Der letzte Satz hatte wie ein Vorbote des Unheils geklungen. Als hätte Corvus schon mit dem gerechnet, was jetzt passierte. Ohne Widerstand hatte er sich festsetzen lassen. Ausdrücklich stand er unter keiner Anklage, er sollte aber auch nicht die Gelegenheit haben, wieder zu verschwinden so wie in den letzten beiden Monaten.
Saturninus war ganz und gar nicht glücklich über das, was gerade geschah. Er selbst hatte Tarutius Corvus angestellt, er hatte ihn gefördert , er hatte ihn, den stets höflichen, umsichtigen jungen Mitarbeiter von ganzem Herzen geschätzt und seine Kenntnisse von Land und Leuten bewundert. Nun lag aber etwas im Argen. Saturninus Gedanken gingen bisher jedoch eher in Richtung persönlichen Fehlverhaltens: Einer Affaire, die geheim bleiben musste, ein Zugriff in die Provinzialkasse, Hochstapelei. Im schlimmsten Fall Anhänger eines verbotenen Kultes wie dem der Christianer. Allerdings gab es von ihnen, so weit Saturninus wusste, noch keinen in dieser nordwestlichen Provinz.

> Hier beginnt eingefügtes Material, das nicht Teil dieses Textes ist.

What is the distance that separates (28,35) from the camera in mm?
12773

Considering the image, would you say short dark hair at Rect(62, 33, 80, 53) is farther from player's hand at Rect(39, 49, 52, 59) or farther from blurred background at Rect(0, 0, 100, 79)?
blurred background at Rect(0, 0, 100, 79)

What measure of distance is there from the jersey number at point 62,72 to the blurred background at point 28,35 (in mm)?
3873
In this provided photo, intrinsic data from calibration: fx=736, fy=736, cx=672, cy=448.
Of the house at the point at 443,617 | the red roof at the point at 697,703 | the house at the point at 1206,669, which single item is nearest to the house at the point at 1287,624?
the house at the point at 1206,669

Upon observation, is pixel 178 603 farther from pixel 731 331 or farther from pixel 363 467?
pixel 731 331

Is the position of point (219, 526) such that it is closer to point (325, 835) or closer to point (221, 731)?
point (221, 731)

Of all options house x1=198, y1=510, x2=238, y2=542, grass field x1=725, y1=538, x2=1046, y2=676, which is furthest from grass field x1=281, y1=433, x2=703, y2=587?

Der Princeps Officii ordnete an, dass alle Geldein- und Ausgänge, mit denen das Officium von Philus, dem Corvus unterstanden hatte, zu tun gehabt hatte, noch einmal streng kontrolliert wurden, um sicher zu gehen. Dann rief er den Kaeso Quintianus Valentinus zu sich.
Mittlerweile hatte sich das Ereignis in der Provinzialverwaltung umhergesprochen. Je nach Temperament war man bekümmert, das waren die Meisten. Einige wenige waren aber neidisch gewesen. Die nickten nun und meinten: "Ich habe doch gleich geahnt, dass da was nicht stimmt"
Einige Ängstliche sagten, dass sie Corvus, der mit ihnen allen in die Thermen gegangen und ab und zu etwas getrunken hatte, in Wirklichkeit gar nicht kannten.
Saturninus hatte Valentinus ausgewählt, weil der stets zufrieden und nicht neidisch oder ängstlich war. Er war der Welt gegenüber wohlwollend, und Corvus konnte jedes Wohlwollen brauchen, das er kriegen konnte. Jetzt sah Valentinus bedrückt aus und wagte kaum, Saturninus anzusehen.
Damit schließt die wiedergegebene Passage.